Après, (Se) manifester ! L’idée part des bouquins qu’on a, de ceux qu’on a envie d’avoir, il y a toujours un prétexte…On propose de donner un hors-champ aux livres, en invitant différents artistes à collaborer. Par exemple vendredi dernier, on a accueilli l’exposition de Pascal Lebrain, Quentin Faucompré et Olivier Texier, pour Viva Las Vegas, qui est un projet d’enseignes dans le voyage à Nantes. Avec cette expo, on a croisé un concert de Yuichi Kishino et Jon the Dog, un cabaret japonais hyper drôle, dans lequel passaient des espèces de bandes son de films érotiques japonais des années 60-70. Shoko est arrivée dans un costume de chien et nous a fait un strip-tease… Ah oui, on s’amuse bien! L’une des choses les plus importantes dans ce travail-là, c’est le plaisir.
Les artistes que nous invitons touchent à tous les médiums – peinture, photo, théâtre, installation photo/vidéo… L’important, c’est la démarche, c’est ce qu’ils ont à dire et comment ils le disent. Là-dedans ce qui m’intéresse, c’est une forme d’accessibilité. La beauté, aussi, et l’humour – ou en tous cas le décalage avec le réel.

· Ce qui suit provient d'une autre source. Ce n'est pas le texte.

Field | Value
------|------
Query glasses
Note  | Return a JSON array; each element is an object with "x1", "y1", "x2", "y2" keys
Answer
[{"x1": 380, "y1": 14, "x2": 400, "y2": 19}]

On a beaucoup cherché comment définir ma place d’auteur dans les livres. Et finalement le plus juste, c’est le mixage. Mon écriture et ma façon de faire des images, c’est du mixage. Dans un ouvrage, je suis sans cesse dans l’exploration de la relation aux autres. Parfois aussi, je fais lire mes textes aux gens, en faisant des chorales, par exemple.
Chez N’a qu’1 oeil, l’idée est de faire la médiation des objets en vente, oui, mais toujours par le biais d’une démarche artistique. Le livre est un prétexte. C’est un peu l’oeuf d’une poule. L’artiste c’est la poule et il va continuer à faire des oeufs. Le livre, c’est la trace d’une étape de sa démarche.
Et puis Faire suivre ! Ateliers, formations… pléthore de publics, de manières de faire. Un atelier auquel je tiens par exemple, est celui que j’anime au Foyer Départemental de L’Enfance, Fais pour toi. Les enfants vont imaginer des histoires, les raconter, et ensemble nous les dessinons. Pour eux, dont le quotidien est rythmé par la vie en collectivité et les contraintes, c’est un véritable moment privilégié. Une relation particulière se créé avec chacun d’entre eux.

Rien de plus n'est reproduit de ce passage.